Thursday, October 9, 2008

BEAT SAXET.

You know what time it is, right? It's time for OU students to make the Southbound 35 trip to Dallas to see the Sooners "beat the hell outta" texas. Unfortunately, it's not that easy to get there from NYC, so I'll be rooting from here. I'm just a little sad to miss out on the the shopping, the West End craziness, a first-hand view of the game, and all of the "What happens at OU/tx..." moments, but I'll survive.

However, I do need to throw my 2 cents into the trash-talking, so here are some jokes for you Sooner fans:

A guy in a bar leans over to the guy next to him and says, "Wanna hear a good Texas joke?"

The guy next to him replies, "Well before you tell that joke, you should know something. I'm 6' tall, 200 lbs., and I am a Texas grad. The guy sitting next to me is 6' 2" tall, weighs 225, and he's a Texas grad. And the fella next to him is 6' 5" tall, weighs 250, and he's a Texas grad. Now, you still wanna tell that joke?"

The first guy says, "No, not if I'm gonna have to explain it three times."

Q: What do you call a good looking girl on the University of Texas campus?

A: A visitor.

Q: How many Texas fans does it take to screw in a light bulb?

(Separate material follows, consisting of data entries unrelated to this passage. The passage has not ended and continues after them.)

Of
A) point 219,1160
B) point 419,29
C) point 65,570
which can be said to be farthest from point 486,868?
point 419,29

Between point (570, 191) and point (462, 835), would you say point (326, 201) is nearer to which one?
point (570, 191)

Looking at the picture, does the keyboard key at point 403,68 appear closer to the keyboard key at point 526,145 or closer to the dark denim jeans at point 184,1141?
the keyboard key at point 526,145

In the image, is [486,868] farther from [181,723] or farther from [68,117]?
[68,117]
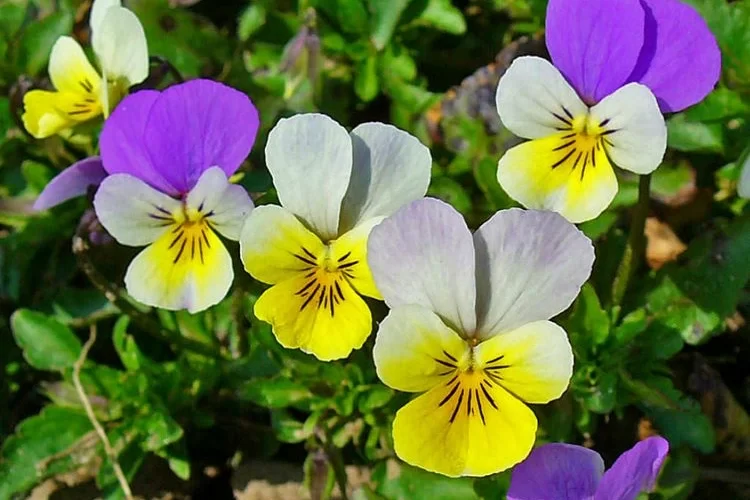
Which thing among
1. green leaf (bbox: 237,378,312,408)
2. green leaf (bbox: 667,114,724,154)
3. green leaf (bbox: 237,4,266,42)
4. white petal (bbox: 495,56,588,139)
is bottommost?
green leaf (bbox: 237,378,312,408)

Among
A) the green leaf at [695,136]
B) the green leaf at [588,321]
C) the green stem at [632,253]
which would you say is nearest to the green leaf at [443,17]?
the green leaf at [695,136]

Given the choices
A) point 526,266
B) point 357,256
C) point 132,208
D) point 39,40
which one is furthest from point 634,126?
point 39,40

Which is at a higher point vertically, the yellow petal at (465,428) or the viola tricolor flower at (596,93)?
the viola tricolor flower at (596,93)

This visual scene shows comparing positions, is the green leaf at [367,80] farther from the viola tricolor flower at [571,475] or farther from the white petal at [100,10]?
the viola tricolor flower at [571,475]

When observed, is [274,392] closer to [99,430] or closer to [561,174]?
[99,430]

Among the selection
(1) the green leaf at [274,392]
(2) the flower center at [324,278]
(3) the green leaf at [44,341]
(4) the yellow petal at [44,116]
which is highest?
(2) the flower center at [324,278]

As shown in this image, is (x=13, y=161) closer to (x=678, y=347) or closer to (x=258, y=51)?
(x=258, y=51)

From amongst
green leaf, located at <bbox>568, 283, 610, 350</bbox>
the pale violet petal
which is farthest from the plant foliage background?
the pale violet petal

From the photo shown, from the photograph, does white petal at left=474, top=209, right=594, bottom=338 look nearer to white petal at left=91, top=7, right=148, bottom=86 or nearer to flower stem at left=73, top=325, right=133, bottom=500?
white petal at left=91, top=7, right=148, bottom=86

A: One, but he gets 3 credits.

It was reported that Texas head football coach Mack Brown will only be dressing twenty players for the Oklahoma game. The rest of the players will have to get dressed by themselves.

Four college alumni were climbing a mountain one day: a Texas, an Oklahoma grad, a Florida grad, and a Notre Dame grad. Each proclaimed to be the most loyal of all fans at their alma mater.

As they climbed higher, they argued as to which one of them was the most loyal of all. They argued all the way up the mountain, and when they reached the top, the Notre Dame grad hurled himself off the mountain, shouting "This is for the Fighting Irish!" as he fell to his doom.

Not wanting to be out done, the Florida grad threw himself off the mountain proclaiming, "This is for the Gators!"

Seeing this, the Oklahoma grad walked over and shouted "This is for the Sooners!" and pushed the Longhorns fan off the side of the mountain.

Q: What's the only sign of intelligent life in Austin?

A: Norman: 370 Miles

One day in an elementary school in Austin, TX, a teacher asks her class if the Texas Longhorns are their favorite football team. The whole class says yes, except for Little Jimmy.

The teacher asks, "What's your favorite football team, Jimmy?" Little Jimmy says, "The Oklahoma Sooners."

The teacher asks, "Well, why is that?" Little Jimmy says, "Well, my dad is a Sooner fan, my mom is a Sooner fan, I guess that makes me a Sooner fan."

The teacher angered by his reply says, "If your dad was a moron and your mom was an idiot what would that make you?" Little Jimmy says, "Well, I guess that would make me a Texas fan."